The advent of lighter, smaller and increasingly robust wireless transmission systems is having a major impact on broadcasters’ ability to cover news, events and, perhaps most important, sports, which is a primary catalyst for the development, adoption and implementation of wireless transmission systems. The ability to get as close to the action as possible and hold an HD signal without dropping a frame opens a Pandora’s box of possibilities — in a good way — for broadcasters worldwide.
The benefits of wireless
In terms of sports and wireless transmission, there are a number of questions to answer, but the most important one is: What are the advantages of going wireless?
The first clue is in the name wireless — no bulky cables to string, store or transport. Safety officials see a marked improved in accident and injury reports because fewer people are tripping over bulky cable runs, particularly, as is often the case, in public areas. Broadcast professionals pretty much know by rote that there are cables underfoot, but going wireless reduces risks to others who may inadvertently stray into a hot zone of action.
Likewise, rigging times are far reduced by going wireless, which, in addition to reducing the risks associated with more demanding, cabled rigging scenarios, keeps management happy as it sees production costs reduced. This includes costs associated with transporting large spools of copper coax.

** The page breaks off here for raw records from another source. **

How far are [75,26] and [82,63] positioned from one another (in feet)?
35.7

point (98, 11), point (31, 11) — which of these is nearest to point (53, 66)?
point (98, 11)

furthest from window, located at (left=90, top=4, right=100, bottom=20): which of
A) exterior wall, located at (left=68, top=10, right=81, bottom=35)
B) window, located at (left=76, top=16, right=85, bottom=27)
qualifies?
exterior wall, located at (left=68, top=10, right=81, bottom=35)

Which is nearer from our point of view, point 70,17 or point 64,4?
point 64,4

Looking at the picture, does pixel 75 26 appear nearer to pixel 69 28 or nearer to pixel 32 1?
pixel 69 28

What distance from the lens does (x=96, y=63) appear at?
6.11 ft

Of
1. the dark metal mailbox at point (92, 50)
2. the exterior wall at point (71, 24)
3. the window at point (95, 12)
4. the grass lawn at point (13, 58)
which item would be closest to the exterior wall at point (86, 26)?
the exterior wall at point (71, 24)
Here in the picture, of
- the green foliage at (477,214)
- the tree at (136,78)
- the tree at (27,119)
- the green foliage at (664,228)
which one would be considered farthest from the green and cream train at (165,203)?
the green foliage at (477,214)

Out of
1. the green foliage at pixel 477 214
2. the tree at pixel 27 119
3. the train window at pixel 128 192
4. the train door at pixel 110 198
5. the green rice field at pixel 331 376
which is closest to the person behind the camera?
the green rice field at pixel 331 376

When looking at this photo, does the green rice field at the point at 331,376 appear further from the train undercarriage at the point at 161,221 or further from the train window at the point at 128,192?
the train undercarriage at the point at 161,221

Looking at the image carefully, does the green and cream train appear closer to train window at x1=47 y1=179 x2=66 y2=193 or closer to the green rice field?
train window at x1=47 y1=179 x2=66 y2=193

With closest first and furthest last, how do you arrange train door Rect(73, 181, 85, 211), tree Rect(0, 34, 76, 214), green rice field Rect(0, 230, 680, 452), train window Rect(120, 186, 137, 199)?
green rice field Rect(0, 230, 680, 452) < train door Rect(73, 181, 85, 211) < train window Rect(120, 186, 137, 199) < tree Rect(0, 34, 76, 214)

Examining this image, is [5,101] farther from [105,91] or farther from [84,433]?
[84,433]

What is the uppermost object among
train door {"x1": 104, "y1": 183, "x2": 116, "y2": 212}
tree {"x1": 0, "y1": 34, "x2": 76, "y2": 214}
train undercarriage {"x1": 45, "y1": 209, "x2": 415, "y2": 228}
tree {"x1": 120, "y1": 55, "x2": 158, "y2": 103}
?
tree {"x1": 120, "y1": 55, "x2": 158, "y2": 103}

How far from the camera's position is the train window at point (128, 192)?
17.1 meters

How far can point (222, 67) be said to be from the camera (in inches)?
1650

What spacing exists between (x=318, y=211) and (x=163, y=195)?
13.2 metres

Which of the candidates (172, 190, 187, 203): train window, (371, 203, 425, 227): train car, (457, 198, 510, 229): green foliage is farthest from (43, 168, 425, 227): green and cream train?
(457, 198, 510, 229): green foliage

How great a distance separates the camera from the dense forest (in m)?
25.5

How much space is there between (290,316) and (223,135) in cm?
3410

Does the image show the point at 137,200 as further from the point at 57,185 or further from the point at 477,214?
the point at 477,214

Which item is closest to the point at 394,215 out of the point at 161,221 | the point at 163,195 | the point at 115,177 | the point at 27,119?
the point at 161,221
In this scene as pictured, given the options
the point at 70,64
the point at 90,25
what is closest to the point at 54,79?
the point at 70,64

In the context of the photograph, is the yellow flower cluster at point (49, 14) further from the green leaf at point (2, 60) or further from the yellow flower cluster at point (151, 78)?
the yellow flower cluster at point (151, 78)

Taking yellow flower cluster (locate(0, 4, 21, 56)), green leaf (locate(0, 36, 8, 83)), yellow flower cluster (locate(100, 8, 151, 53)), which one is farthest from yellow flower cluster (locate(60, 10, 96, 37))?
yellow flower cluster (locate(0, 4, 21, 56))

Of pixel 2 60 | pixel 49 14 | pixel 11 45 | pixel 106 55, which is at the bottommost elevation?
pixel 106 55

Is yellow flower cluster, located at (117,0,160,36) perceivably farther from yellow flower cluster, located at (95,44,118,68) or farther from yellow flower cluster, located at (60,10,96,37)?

Wireless also provides the freedom to go anywhere, which is highly valuable to producers because it gives them the freedom to follow the action as it happens, wherever it happens. This can greatly enhance sports coverage in particular. We are seeing an accelerating trend in the use of wireless technology to, for example, provide on-board coverage for motorsport and boat racing events, as well as for point-of-view coverage for team sports such as soccer and cricket.
For example, wireless camera equipment was recently used to provide batsman and umpire cameras in Twenty20 cricket, which had never been done before and was a significant advancement in the enjoyment of the sport to cricket aficionados. The possibilities of similar applications across virtually any sport you can think of are limitless.
Of course, sending wireless signals is one thing. Controlling them and what they send is quite another, and there are several key factors that need to be taken into consideration before deployment.
Recovery after signal loss
First and foremost is the ability to recover after a loss of signal. If you’re going to be where the action is, there’s a decent chance that the action will require an onboard or shoulder-mounted camera to swing around a bend, disappear over a hill or drift too far from shore, each of which may take a camera transmitter out of range. The ability to recover a connection and resume operation, swiftly and seamlessly, is paramount — both in terms of the development of the technology and the decision whether to deploy in the first place. Of absolutely no use to anyone is a system that drops video and control signals when the wind changes direction.